Conséquences de l'œdème cérébral chez l'enfant et l'adulte

Plus tôt cet état pathologique est diagnostiqué et des soins médicaux intensifs fournis, plus les chances de guérison complète sont grandes. Dans les conditions de l'unité de soins intensifs, la restauration de l'apport sanguin au cerveau, la thérapie de déshydratation et la récupération de la liquorodynamique sont effectuées, le pronostic dépend de la gravité de la pathologie.

En présence d'un petit œdème périfocal, une récupération complète est possible, tandis qu'avec le développement de processus kystiques-atrophiques dans le tissu cérébral, une restauration partielle de la fonctionnalité peut être obtenue. Avec le traitement de la seule pathologie principale, qui s'accompagne d'un gonflement du cerveau, le rétablissement n'est pas toujours possible, alors que le risque de décès est élevé.
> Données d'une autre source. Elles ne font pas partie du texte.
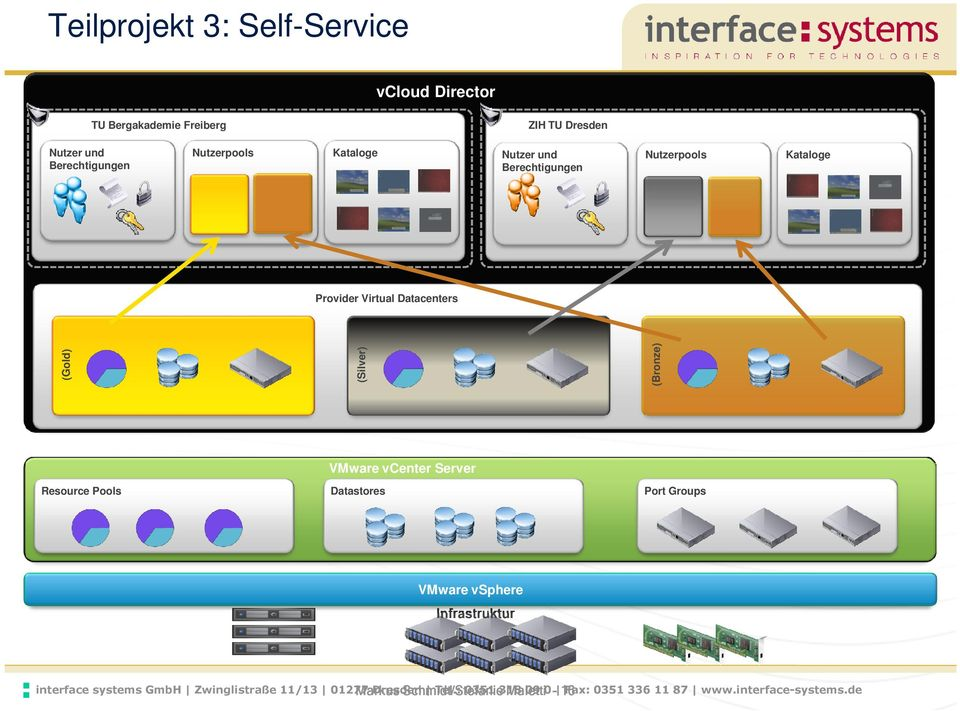 (Bronze) VMware vcenter Server Resource Pools Datastores Port Groups VMware vsphere Infrastruktur interface systems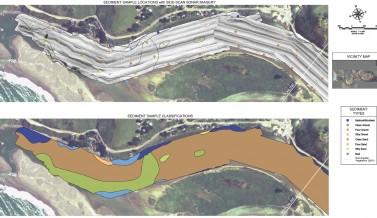 Russian River Estuary Bathymetric Analysis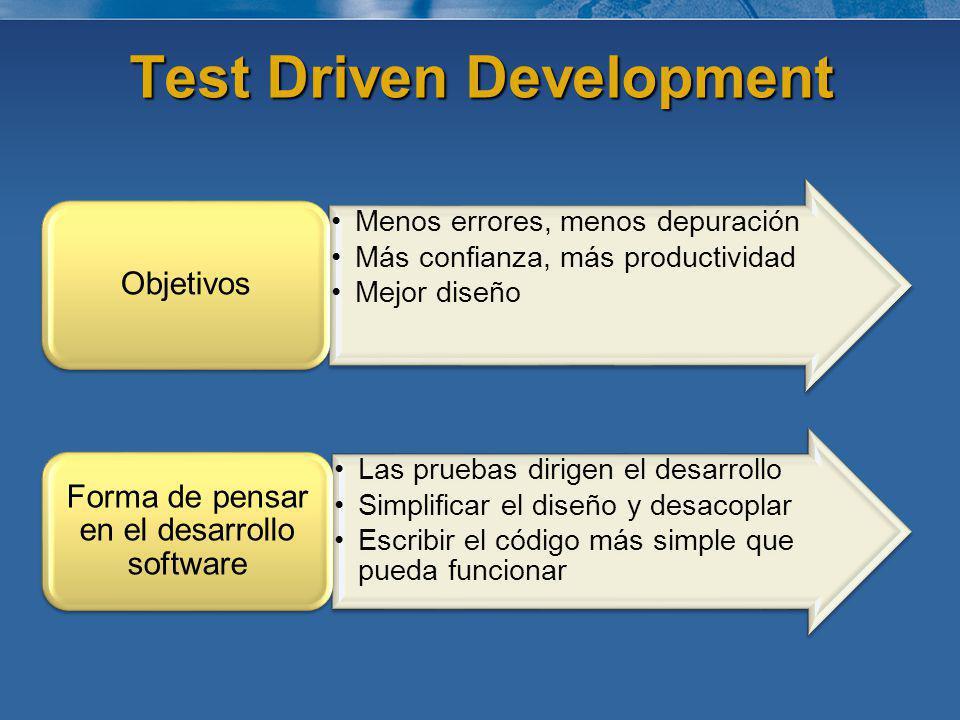 Test Driven Development Menos errores, menos depuración Más confianza, más productividad Mejor diseño Objetivos Las pruebas dirigen el desarrollo Simp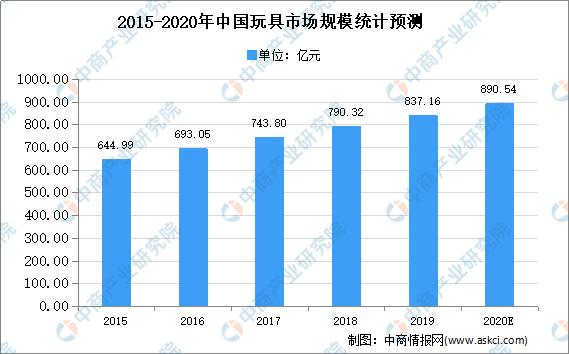 2020年中国玩具行业市场现状及发展趋势预测分析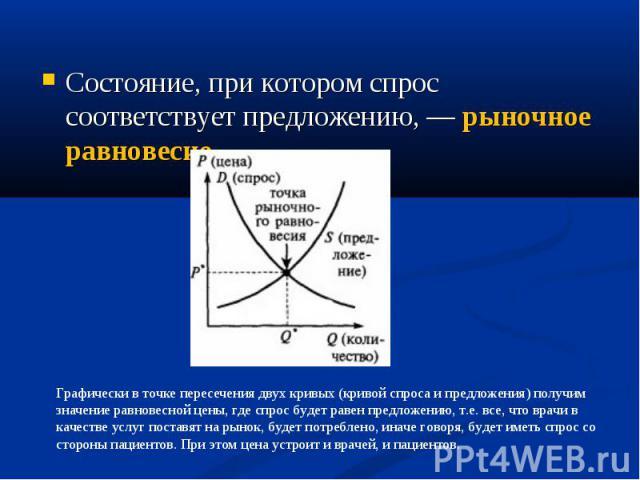 Состояние, при котором спрос соответствует предложению, — рыночное равновесие Состояние, при котором спрос соответствует предложению, — рыночное равновесие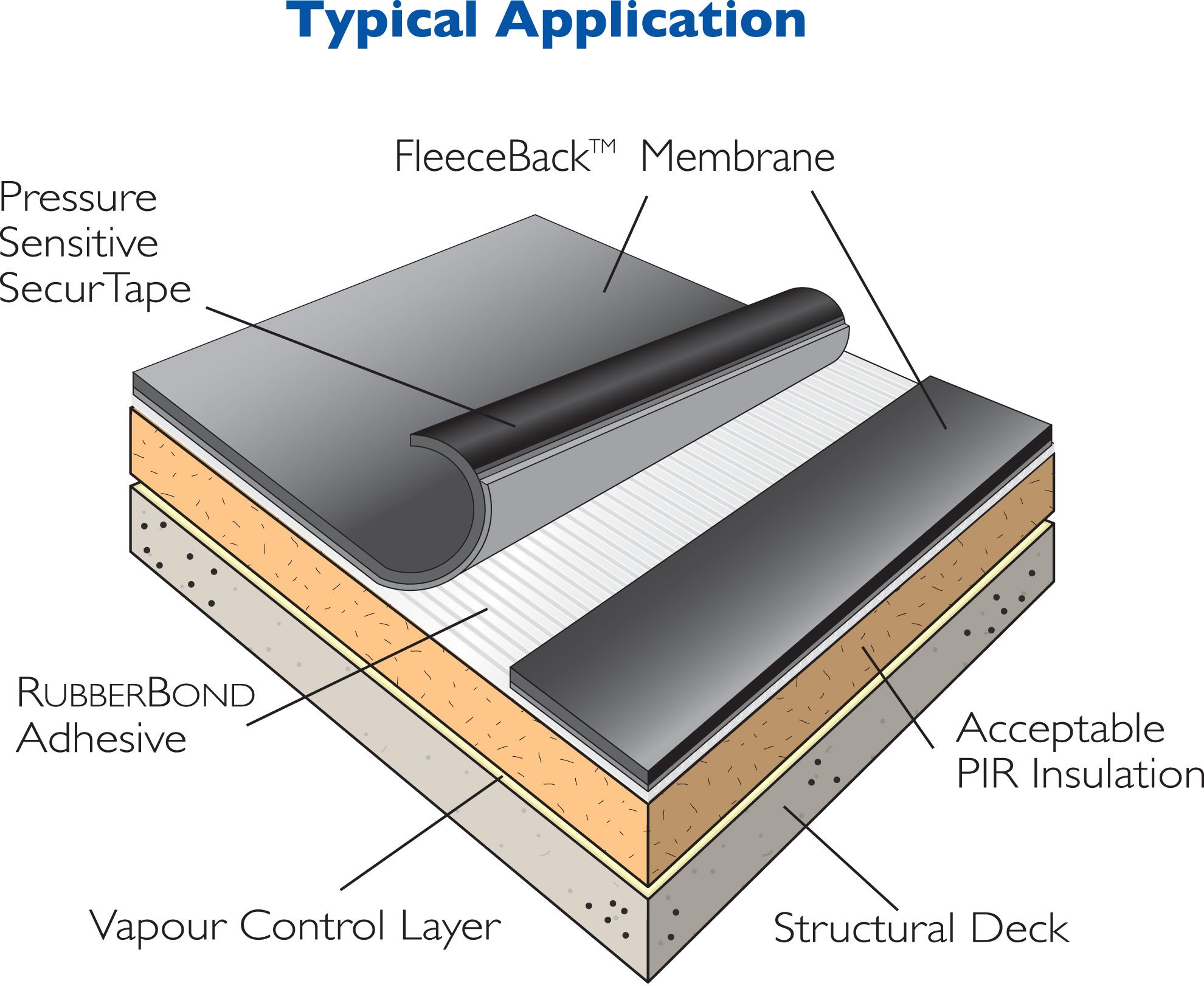Flat Roof Section Metal Frame Google Search Single Ply Roofing Roofing Systems Roofing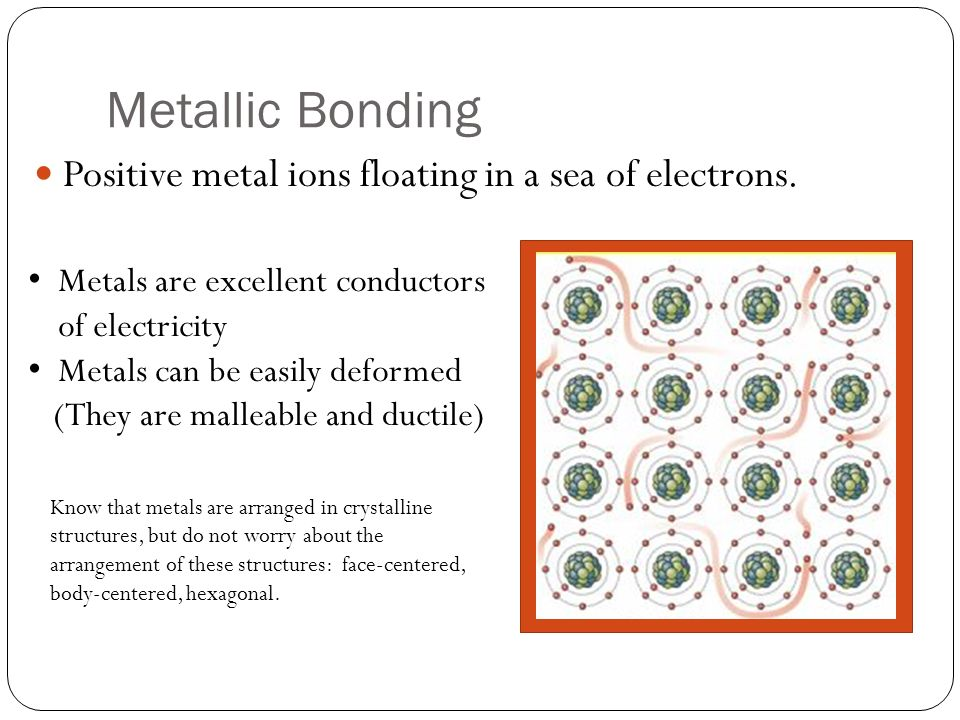 Metallic Bonding Positive metal ions floating in a sea of electrons.
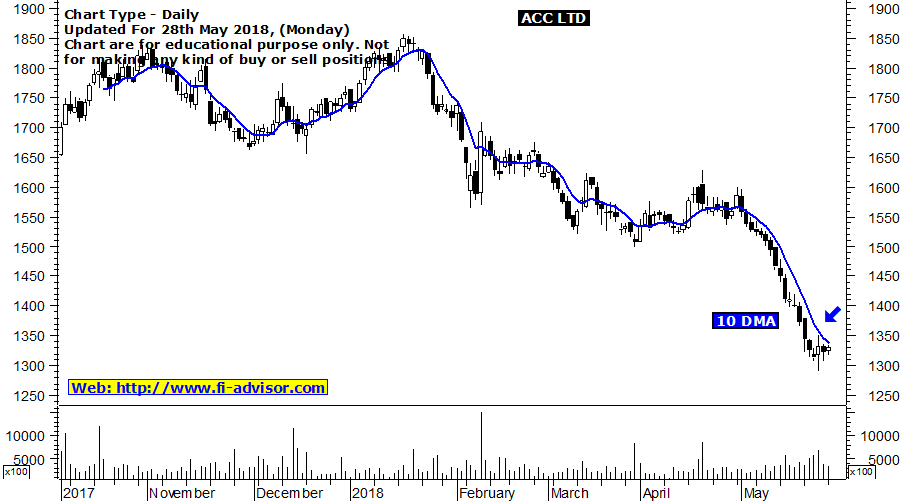 acc technical chart updated for 28th May 2018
Le succès du traitement et les conséquences pour le patient dépendent de la gravité de la pathologie qui a provoqué l'apparition d'une maladie aussi grave et du degré d'œdème lui-même, qui aboutit dans certains cas au rétablissement complet. Dans les cas graves, il y a:

Lorsque l'œdème est localisé dans la médulla oblongate, l'emplacement des principaux centres de réanimation, l'œdème cérébral peut être une perturbation de l'approvisionnement en sang, une épilepsie, des convulsions, une insuffisance respiratoire.

Même après le traitement approprié, le patient peut ressentir une augmentation de la pression intracrânienne, ce qui nuit considérablement à sa qualité de vie, car elle est accompagnée de maux de tête, somnolence, manifestation d’une inhibition, capacités de communication sociale réduites, perte d’orientation du patient dans le temps et trouble de la conscience.

La violation du tronc cérébral est particulièrement dangereuse. Son déplacement est également dangereux, ce qui menace le développement de la paralysie et de l'insuffisance respiratoire.

Après traitement et rééducation, de nombreux patients présentent des adhérences résiduelles entre les méninges, dans les espaces liquides céphalo-rachidiens ou dans les ventricules du cerveau. Il provoque également l'apparition de maux de tête, de dépressions, de troubles de l'activité neuropsychique.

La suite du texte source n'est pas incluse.